Bernie Clark

Personal information
- Full name: James Bernard Clark
- Born: 25 September 1910 Dunedin, New Zealand
- Died: 21 January 2003 (aged 92) Auckland, New Zealand
- Batting: Left-handed
- Role: Wicket-keeper
- Relations: James Clark Baker (father)

Domestic team information
- 1933/34–1934/35: Otago
- Source: ESPNcricinfo, 7 May 2016

= Bernie Clark =

New Zealand cricketer

James Bernard Clark (25 September 1910 - 21 January 2003), known as Bernie Clark, was a New Zealand cricketer. He played three first-class matches for Otago between the 1933–34 and 1934–35 seasons.

Clark was born at Dunedin in 1910 and educated at Otago Boys' High School.

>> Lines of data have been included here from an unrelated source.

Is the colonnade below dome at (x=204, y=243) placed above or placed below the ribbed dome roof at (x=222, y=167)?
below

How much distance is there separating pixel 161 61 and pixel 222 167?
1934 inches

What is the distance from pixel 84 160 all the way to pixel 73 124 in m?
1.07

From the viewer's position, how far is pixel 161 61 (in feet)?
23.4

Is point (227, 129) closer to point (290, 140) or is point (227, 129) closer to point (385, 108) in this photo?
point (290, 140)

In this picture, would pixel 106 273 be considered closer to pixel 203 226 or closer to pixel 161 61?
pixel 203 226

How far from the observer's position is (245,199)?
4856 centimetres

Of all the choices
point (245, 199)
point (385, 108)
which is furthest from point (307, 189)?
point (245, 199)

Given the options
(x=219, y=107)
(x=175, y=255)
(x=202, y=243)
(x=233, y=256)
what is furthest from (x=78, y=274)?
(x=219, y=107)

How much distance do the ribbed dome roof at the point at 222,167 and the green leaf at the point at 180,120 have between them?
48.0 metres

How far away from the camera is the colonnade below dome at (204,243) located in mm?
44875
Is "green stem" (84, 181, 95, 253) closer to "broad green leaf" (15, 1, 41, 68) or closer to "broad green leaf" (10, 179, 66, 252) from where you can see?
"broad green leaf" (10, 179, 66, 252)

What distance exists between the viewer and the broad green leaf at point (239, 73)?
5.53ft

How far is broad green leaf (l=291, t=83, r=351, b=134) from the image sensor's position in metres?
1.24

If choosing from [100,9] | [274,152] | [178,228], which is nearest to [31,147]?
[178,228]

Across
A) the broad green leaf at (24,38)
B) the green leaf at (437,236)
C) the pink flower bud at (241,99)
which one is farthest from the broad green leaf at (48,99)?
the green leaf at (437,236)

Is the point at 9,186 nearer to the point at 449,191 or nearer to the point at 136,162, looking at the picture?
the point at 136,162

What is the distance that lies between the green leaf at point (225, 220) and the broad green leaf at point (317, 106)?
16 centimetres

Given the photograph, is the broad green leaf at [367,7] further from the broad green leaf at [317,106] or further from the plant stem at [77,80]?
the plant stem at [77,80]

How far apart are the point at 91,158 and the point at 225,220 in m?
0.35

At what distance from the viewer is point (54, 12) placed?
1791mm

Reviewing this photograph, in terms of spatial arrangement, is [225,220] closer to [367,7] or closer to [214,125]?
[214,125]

His father, James Clark Baker, played 41 first-class matches for Otago from 1889–90 to 1906–07.

Clark played as a wicket-keeper in club cricket for the Old Boys team, making his First Grade club debut during the 1932–33 season. He was described as being "amongst the best wicket-keepers in Dunedin" who kept "soundly" and showed "great promise". Clark's batting was considered a strength and he made his debut for Otago against Wellington in the team's final Plunket Shield match of the 1933–34 season. Playing as the team's wicket-keeper, he scored 25 runs in the first innings of the match, his highest first-class score, and retained his place for the first two matches of the following season before losing his place to Francis Toomey for the final match of the 1934–35 season. He scored a total of 63 runs and took five catches in his three first-class matches.

Professionally, Clark worked as an accountant. He died at Auckland in 2003 aged 92; following his death obituaries were published in the New Zealand Cricket Almanack and by Wisden.